> **DOCUMENT SEGMENT**:
Biomolecular science is a fast-growing field focusing on the study and understanding of cellular processes at the molecular level. Research in this discipline has led to significant advances in cancer biology and some neurodegenerative disorders. Understanding the significance of this type of research, FIU established the Biomolecular Sciences Institute.
FIU’s Biomolecular Sciences Institute (BSI) is a multi-disciplinary consortium of the university’s finest research scientists. The institute was established as a source of academic mentorship for undergraduate and graduate students supported by a think-tank of cross-college and interdepartmental collaborations.
“The purpose of the institute is to enhance the intellectual environment and resources for biomolecular and biomedical research here at FIU,” said BSI Director Yuk-Ching Tse-Dinh. “Through interdisciplinary collaborations, we hope to achieve increase in external funding for our projects as well as expand the scientific and translational impact of our research.”
Tse-Dinh’s research looks at the structure and function of DNA topoisomerases – enzymes that regulate the over winding or under winding of DNA – as the basis for discovery of antibacterial and anticancer drug leads from synthetic molecules and natural products. She is joined by a talented team of researchers studying biomacromolecular interactions, the development and identification of biomarkers and the application of nanotechnology to infectious diseases, cancer biology and neurodegenerative disorders.
One member of the BSI team is biochemistry professor Yuan Liu who received a $1.6 million grant from the National Institutes of Health (NIH) to study DNA damage and repair. Liu’s research looks at what leads to human neurodegenerative disease and what factors – other than genetics – cause DNA damage.

> **DATA**:
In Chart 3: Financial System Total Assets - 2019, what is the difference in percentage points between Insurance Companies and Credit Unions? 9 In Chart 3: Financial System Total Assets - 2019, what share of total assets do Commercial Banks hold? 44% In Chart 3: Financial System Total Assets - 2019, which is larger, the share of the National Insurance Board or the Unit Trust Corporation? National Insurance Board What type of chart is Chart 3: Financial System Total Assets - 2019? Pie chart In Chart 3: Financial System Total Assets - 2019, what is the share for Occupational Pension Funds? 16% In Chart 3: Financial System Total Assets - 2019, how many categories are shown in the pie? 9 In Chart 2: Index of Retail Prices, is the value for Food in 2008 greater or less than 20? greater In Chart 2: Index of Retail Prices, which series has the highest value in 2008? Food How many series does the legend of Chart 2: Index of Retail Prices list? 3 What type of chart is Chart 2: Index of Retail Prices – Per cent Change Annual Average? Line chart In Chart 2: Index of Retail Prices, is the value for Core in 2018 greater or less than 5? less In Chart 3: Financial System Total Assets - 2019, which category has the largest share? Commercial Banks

> **PROBLEMS TO WORK ON**:
A. In the text about FIU's Biomolecular Sciences Institute, how much did Yuan Liu's grant from the National Institutes of Health amount to?
B. Using the text about FIU's Biomolecular Sciences Institute, explain what the director hopes interdisciplinary collaborations will achieve for the institute.
C. Carry the text about FIU's Biomolecular Sciences Institute forward from its final sentence.

> **EXPECTED RESULTS**:
A. $1.6 million.

B. Director Yuk-Ching Tse-Dinh says the institute hopes interdisciplinary collaborations will increase external funding for its projects. She also expects them to expand the scientific and translational impact of its research.

C.
Also, BSI researcher Joong Ho Moon received the Faculty Early Career Development (CAREER) Award from the National Science Foundation (NSF). The award is one of NSF’s most prestigious awards. It supports junior faculty who exemplify the role of teacher-scholars through outstanding research, excellent education and the integration of education and research within the context of their institution’s mission. The award grants Moon $489,476 over a period of five years to study gene and drug delivery methods through particles without toxicity. This would dramatically improve the effectiveness of gene therapy methods and reduce the risks associated with that type of treatment.
Most recently, professor Fenfei Leng received a $317,194 grant from the National Institute of General Medical Sciences of the NIH to study transcription-coupled DNA supercoiling – a fundamental property of the DNA double helix – which plays many essential roles in the cell including DNA replication, recombination and gene expression. His work could lead to the development of new and more effective cancer treatment drugs and new ways to combat obesity.
BSI sponsors various lectures and research presentations throughout the year highlighting the institute’s latest research. They provide networking opportunities for students, faculty and the community as well as insight into the research of leading scientists, scholars and BSI faculty.
The BSI consortium includes the departments of chemistry and biochemistry, biological sciences, and physics within the College of Arts & Sciences as well as researchers in various departments of the College of Engineering & Computing, Herbert Wertheim College of Medicine and Robert Stempel College of Public Health & Social Work.